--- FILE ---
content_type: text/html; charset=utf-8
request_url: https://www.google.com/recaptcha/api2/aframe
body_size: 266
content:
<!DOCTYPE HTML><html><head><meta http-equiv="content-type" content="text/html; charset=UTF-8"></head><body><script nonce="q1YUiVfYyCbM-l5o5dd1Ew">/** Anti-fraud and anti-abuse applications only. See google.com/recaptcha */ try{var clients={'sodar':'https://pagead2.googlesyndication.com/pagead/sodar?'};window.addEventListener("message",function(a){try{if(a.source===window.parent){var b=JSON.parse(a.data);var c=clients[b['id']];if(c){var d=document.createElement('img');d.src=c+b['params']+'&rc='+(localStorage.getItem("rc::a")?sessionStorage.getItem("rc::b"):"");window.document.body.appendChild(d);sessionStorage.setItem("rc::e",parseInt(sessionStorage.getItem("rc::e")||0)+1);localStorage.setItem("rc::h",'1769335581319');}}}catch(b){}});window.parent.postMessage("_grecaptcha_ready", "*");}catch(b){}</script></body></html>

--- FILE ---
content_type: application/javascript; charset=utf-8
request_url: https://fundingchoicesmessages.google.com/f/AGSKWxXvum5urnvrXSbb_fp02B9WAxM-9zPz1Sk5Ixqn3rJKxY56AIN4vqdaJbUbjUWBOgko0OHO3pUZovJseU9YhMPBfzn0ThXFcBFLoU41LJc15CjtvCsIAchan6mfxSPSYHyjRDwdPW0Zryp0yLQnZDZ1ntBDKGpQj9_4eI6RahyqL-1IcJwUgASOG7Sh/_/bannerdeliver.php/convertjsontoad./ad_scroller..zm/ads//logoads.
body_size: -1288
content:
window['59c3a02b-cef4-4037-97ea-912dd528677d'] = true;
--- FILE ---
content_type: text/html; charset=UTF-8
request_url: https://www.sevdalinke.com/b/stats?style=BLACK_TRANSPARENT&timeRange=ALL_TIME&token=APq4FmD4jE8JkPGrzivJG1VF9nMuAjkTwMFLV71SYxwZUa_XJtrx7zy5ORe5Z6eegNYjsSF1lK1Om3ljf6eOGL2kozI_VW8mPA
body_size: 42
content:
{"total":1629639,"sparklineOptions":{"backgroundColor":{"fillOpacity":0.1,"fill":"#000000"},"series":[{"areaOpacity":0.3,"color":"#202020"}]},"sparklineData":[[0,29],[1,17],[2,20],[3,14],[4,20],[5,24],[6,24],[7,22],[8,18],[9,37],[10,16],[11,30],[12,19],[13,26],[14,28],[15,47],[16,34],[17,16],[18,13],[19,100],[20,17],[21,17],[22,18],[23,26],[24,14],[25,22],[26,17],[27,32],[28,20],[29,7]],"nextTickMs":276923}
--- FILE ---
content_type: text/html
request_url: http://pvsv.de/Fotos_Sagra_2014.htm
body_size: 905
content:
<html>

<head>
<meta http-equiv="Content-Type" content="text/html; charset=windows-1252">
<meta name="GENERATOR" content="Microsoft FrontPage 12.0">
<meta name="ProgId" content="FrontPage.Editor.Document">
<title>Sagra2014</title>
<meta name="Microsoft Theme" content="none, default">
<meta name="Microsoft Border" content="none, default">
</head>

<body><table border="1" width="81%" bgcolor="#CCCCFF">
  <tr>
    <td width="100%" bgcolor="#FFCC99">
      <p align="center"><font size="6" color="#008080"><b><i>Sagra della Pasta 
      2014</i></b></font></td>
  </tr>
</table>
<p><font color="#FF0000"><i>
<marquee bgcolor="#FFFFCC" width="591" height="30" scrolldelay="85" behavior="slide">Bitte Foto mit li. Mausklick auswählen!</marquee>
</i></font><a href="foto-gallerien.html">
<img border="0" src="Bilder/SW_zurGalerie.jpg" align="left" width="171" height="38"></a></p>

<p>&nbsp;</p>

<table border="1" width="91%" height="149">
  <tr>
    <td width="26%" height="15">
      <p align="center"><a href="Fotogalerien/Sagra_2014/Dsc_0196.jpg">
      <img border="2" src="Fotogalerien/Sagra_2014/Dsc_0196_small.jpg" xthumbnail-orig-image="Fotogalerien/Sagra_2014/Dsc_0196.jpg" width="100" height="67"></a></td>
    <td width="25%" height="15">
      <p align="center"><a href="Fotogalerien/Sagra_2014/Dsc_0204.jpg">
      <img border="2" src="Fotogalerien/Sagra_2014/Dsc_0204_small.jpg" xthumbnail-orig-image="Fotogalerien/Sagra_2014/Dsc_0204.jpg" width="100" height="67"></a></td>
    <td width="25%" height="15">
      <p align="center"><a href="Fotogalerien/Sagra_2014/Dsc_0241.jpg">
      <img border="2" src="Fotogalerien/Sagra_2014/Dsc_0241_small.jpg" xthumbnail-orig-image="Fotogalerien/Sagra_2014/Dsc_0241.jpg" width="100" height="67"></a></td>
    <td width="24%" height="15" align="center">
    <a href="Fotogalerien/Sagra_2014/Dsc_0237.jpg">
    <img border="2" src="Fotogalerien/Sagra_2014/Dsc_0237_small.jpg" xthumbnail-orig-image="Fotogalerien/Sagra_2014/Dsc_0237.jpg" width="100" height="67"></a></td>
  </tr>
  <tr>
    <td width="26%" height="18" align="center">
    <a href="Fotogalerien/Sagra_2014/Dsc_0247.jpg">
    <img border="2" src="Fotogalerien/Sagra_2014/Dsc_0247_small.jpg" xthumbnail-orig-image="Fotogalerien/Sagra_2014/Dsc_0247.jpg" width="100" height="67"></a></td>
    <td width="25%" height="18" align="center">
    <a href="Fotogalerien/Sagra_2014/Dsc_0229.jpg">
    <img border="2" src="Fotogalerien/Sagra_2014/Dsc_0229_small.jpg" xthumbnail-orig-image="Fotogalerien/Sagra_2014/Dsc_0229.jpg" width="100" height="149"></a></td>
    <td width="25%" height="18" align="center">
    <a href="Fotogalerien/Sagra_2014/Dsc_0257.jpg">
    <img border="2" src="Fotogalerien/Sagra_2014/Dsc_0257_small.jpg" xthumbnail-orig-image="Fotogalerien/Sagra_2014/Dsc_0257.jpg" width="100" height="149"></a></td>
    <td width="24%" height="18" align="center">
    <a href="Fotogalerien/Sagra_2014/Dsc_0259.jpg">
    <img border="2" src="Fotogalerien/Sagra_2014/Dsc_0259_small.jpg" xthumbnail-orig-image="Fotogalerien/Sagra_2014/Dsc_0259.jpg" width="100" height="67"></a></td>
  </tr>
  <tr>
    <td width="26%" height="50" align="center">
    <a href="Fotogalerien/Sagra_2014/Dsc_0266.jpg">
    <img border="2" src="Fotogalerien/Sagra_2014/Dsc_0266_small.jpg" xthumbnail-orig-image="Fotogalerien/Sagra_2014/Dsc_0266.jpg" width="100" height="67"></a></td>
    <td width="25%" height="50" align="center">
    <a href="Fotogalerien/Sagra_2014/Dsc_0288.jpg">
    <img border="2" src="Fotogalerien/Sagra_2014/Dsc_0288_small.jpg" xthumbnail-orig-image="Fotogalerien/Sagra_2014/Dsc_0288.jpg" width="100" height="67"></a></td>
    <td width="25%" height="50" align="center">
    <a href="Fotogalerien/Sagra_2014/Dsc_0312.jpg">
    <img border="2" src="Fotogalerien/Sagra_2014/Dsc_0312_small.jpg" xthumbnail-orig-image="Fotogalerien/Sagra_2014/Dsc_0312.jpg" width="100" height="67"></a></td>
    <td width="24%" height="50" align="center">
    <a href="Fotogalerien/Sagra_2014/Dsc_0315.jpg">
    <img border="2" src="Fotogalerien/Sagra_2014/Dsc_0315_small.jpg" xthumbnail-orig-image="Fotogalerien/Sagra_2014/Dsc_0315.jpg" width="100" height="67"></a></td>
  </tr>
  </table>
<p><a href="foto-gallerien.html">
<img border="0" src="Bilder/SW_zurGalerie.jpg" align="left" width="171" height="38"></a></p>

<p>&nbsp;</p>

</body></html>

○ ○ ○ ○

*Try it*: Go through the listing above and return each line that includes the word "name".

*Exercise result*:
<meta name="GENERATOR" content="Microsoft FrontPage 12.0">
<meta name="ProgId" content="FrontPage.Editor.Document">
<meta name="Microsoft Theme" content="none, default">
<meta name="Microsoft Border" content="none, default">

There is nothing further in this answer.